The symptoms of “long COVID” or post-COVID syndrome vary, but most patients describe it as “brain fog”.
British scientists have concluded that some symptoms of the so-called “long Covid” or post-Covid syndrome are caused by blood clots (microthrombi) that form in the brain or lungs of the patient.
The study involved 1,837 people hospitalized with severe forms of Covid-19. According to the scientists, two blood proteins indicate that one of the reasons for prolonged poor health after the Covid test is negative is precisely microthrombi.
Higher levels of the protein fibrinogen, which begins to break down during blood clotting, and the protein fragment D-dimer, which forms during the dissolution of blood clots, were found in the blood of patients with “prolonged COVID”.
Dr. Max Take of Oxford University explained: “Both fibrinogen and D-dimer are involved in blood clotting, so the results support the hypothesis that thrombi are the cause of post-COVID cognitive problems. Fibrinogen can directly affect the brain and its blood vessels, while D-dimer often indicates the formation of thrombi in the lungs. Thus, problems with brain activity may be related to a lack of oxygen to the brain. The results showed that people with high levels of D-dimer also complained of severe fatigue, shortness of breath, and difficulty concentrating. The U.S. study showed similar results.”

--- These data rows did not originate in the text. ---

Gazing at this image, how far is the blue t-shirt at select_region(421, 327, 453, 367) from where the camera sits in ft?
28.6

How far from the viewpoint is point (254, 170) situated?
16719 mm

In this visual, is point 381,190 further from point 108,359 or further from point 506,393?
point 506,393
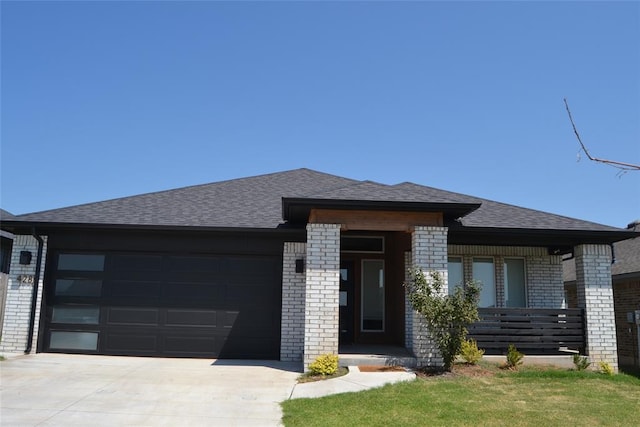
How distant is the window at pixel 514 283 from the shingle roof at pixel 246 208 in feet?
4.88

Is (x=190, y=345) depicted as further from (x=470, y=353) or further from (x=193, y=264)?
(x=470, y=353)

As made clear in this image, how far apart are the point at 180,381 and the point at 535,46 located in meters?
7.44

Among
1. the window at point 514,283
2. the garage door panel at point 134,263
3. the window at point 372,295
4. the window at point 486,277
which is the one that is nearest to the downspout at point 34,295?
the garage door panel at point 134,263

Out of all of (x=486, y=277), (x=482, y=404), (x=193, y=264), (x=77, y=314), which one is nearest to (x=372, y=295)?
(x=486, y=277)

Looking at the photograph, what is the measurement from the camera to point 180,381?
8727mm

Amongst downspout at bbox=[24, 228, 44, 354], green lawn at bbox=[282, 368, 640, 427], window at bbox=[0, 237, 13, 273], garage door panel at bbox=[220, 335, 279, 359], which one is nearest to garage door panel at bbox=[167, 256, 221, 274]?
garage door panel at bbox=[220, 335, 279, 359]

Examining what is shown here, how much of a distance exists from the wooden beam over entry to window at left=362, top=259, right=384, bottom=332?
3.01 meters

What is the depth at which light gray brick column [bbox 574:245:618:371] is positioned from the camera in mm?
10617

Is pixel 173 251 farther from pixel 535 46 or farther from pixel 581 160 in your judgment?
pixel 581 160

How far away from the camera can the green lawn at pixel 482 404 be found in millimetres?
6469

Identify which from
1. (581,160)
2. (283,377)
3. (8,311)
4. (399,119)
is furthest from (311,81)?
(581,160)

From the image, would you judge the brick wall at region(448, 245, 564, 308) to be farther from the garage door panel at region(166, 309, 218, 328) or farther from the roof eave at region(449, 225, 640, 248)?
the garage door panel at region(166, 309, 218, 328)

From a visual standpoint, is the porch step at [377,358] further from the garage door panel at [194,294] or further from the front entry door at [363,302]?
the garage door panel at [194,294]

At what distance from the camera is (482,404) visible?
7141mm
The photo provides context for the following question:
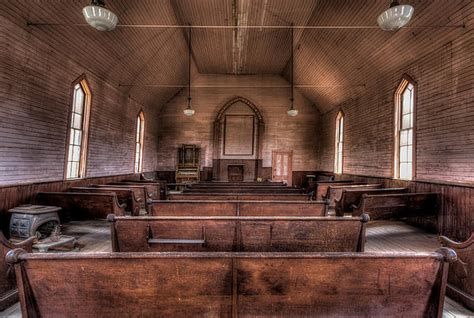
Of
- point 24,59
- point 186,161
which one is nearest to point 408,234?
point 24,59

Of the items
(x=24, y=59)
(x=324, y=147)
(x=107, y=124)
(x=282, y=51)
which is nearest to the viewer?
(x=24, y=59)

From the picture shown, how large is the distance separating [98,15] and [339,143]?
8.93 meters

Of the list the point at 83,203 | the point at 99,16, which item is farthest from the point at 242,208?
the point at 99,16

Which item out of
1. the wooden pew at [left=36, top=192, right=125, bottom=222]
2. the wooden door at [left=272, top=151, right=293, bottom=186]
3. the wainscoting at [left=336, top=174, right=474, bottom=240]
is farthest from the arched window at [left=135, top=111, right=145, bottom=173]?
the wainscoting at [left=336, top=174, right=474, bottom=240]

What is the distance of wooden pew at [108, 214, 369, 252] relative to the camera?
7.68 ft

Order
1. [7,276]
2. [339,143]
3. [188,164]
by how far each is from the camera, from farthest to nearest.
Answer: [188,164], [339,143], [7,276]

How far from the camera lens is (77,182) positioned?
5816mm

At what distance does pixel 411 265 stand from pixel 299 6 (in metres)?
7.00

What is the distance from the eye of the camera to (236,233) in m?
2.38

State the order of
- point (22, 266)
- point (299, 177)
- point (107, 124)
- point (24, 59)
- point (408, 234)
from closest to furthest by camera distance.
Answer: point (22, 266), point (24, 59), point (408, 234), point (107, 124), point (299, 177)

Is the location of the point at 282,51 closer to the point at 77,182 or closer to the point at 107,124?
the point at 107,124

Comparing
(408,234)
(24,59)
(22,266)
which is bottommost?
(408,234)

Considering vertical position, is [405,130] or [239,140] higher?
[239,140]

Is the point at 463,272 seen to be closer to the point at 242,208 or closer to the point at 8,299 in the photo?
the point at 242,208
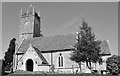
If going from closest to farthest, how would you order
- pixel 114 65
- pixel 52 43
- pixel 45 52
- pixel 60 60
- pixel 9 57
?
pixel 114 65 < pixel 60 60 < pixel 45 52 < pixel 52 43 < pixel 9 57

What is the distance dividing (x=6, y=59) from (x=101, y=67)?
33.0m

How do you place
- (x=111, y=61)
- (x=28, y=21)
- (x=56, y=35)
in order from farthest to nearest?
(x=28, y=21)
(x=56, y=35)
(x=111, y=61)

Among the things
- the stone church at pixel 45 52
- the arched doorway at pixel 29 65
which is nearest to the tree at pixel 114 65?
the stone church at pixel 45 52

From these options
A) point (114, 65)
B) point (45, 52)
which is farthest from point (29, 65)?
point (114, 65)

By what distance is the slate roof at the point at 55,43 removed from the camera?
3703 centimetres

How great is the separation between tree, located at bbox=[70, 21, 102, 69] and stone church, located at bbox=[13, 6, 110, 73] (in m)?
2.58

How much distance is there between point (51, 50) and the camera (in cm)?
3775

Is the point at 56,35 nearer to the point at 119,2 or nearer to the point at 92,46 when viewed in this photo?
the point at 92,46

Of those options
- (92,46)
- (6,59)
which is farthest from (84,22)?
(6,59)

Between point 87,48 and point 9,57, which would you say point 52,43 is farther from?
point 9,57

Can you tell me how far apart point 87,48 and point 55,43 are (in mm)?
10760

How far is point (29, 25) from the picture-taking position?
154 feet

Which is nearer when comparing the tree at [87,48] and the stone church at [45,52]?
the tree at [87,48]

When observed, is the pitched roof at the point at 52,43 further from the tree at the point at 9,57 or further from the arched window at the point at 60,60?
the tree at the point at 9,57
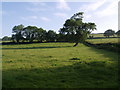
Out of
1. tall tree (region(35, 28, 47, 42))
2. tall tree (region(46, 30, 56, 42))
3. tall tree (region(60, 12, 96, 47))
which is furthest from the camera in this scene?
tall tree (region(35, 28, 47, 42))

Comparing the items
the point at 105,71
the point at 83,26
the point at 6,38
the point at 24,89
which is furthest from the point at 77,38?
the point at 6,38

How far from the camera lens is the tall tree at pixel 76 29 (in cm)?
5084

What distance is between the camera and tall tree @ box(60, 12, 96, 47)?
50844 millimetres

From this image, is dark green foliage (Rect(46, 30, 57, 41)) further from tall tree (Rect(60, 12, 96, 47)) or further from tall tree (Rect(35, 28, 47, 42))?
tall tree (Rect(60, 12, 96, 47))

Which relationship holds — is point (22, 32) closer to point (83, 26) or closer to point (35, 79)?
point (83, 26)

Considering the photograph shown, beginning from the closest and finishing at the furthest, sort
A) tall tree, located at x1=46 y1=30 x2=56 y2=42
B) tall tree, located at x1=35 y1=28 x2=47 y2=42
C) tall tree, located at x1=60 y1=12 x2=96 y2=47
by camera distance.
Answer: tall tree, located at x1=60 y1=12 x2=96 y2=47 → tall tree, located at x1=46 y1=30 x2=56 y2=42 → tall tree, located at x1=35 y1=28 x2=47 y2=42

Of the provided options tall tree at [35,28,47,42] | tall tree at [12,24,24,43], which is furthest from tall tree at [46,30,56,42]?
tall tree at [12,24,24,43]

The causes of post-COVID syndrome are still not fully understood, but most often it is blamed on autoimmune disorders, viral persistence, internal organ damage, and microthrombi. The goal of the research conducted by British doctors was to understand the need. We explain quickly, simply, and clearly what happened, why it matters, and what’s next. The number of episodes should remain the same. The end of the story. Advertising podcasts. In addition, the group has set a goal of creating a database that could be used by other scientists and researchers.

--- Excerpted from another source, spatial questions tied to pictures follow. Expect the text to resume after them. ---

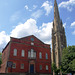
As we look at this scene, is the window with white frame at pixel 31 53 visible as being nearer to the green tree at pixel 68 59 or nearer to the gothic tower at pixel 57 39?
the green tree at pixel 68 59

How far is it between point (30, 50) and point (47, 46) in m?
5.90

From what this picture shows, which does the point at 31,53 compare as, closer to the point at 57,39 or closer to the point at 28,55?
the point at 28,55

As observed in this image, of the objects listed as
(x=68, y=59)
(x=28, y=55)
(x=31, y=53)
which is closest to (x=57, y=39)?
(x=68, y=59)

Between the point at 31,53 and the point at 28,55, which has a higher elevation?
the point at 31,53

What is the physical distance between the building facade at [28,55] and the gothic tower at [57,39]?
113ft

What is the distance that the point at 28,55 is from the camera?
1135 inches

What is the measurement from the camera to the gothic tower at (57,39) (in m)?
65.6

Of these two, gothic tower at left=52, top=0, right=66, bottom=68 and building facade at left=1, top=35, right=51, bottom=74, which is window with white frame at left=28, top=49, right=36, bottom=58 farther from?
gothic tower at left=52, top=0, right=66, bottom=68

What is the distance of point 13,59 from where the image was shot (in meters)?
26.5

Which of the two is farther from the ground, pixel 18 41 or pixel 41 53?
pixel 18 41

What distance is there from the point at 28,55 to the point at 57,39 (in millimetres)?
43623

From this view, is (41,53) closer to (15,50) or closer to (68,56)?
(15,50)

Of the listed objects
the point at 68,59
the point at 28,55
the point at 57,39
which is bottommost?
the point at 68,59

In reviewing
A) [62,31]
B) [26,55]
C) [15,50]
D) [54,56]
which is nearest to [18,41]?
[15,50]
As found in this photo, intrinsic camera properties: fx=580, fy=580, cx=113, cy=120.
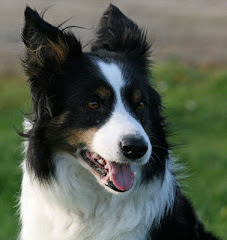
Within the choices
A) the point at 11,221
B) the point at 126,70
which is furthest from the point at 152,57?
the point at 11,221

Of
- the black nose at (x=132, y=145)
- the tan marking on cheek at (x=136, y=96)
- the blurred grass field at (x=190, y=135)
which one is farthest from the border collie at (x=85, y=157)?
the blurred grass field at (x=190, y=135)

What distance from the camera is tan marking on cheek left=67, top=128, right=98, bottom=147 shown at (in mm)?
4305

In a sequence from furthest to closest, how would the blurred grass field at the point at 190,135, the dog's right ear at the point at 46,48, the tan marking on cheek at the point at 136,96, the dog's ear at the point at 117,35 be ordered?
the blurred grass field at the point at 190,135
the dog's ear at the point at 117,35
the tan marking on cheek at the point at 136,96
the dog's right ear at the point at 46,48

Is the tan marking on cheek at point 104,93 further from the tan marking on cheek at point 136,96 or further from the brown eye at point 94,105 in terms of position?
the tan marking on cheek at point 136,96

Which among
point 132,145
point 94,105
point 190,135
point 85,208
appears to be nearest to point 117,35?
point 94,105

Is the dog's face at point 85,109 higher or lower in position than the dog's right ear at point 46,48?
lower

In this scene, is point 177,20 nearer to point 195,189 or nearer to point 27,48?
point 195,189

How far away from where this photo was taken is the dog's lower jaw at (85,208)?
4.57m

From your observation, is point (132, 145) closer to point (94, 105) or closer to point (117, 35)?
point (94, 105)

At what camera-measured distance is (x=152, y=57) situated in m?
5.20

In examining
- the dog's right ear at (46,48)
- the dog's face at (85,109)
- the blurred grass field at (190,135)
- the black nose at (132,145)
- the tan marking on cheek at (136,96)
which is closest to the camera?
the black nose at (132,145)

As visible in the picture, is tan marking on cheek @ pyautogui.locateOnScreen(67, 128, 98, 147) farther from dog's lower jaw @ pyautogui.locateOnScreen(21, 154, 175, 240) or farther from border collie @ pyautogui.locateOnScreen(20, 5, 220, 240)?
dog's lower jaw @ pyautogui.locateOnScreen(21, 154, 175, 240)

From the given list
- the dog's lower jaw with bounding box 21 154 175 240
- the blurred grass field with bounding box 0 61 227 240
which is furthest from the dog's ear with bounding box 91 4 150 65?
the dog's lower jaw with bounding box 21 154 175 240

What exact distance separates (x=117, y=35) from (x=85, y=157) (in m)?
1.20
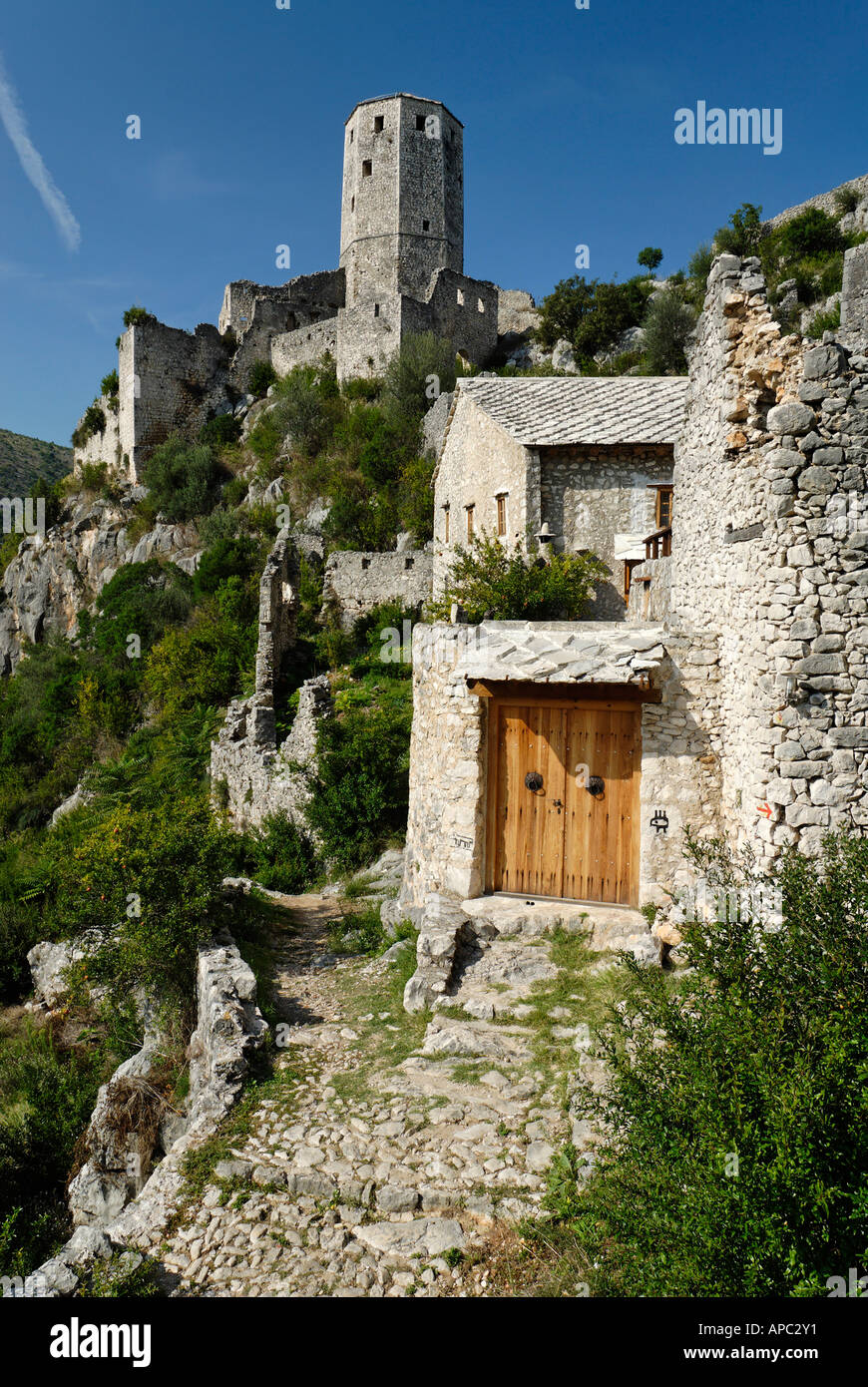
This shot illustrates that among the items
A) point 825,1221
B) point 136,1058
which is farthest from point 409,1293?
point 136,1058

Doctors now believe that about 16% of these patients have had problems with thinking, concentration, and memory for at least six months. However, in some cases, “long covid” can develop even after milder forms of the disease.
At the same time, scientists from the universities of Oxford and Leicester emphasize that: According to the study’s senior author, Professor Paul Harrison of the University of Oxford, a key step in understanding the nature of “brain fog” after COVID-19 is to clarify the underlying causes of its onset. But it should be remembered that there can be many different reasons for a “long COVID”. According to Chris Brightling, Professor of Respiratory Medicine at the University of Leicester, complications after Covid-19 are determined by “the person’s health immediately before the illness and what happens after they recover”.
Simon Redford is not sure if he will make a full recovery, but he is trying not to get discouraged. Lancashire university professor Dr. Simon Retford contracted Covid-19 in October 2020 and remained in a coma for two weeks. Doctors told his family to prepare for the worst. He is now about 60-70% recovered, but still has problems with concentration, short-term memory loss, and inability to focus. “In May of last year, I became the course director, and most of the time I was like a very slow computer trying to boot up,” he says. Until his illness, he worked in the police force, but he had to leave because the workload was too much. He adds that when he works “too hard,” he gets really tired. But he remains optimistic: “At the end of the day, I’m still here, while thousands of others are not.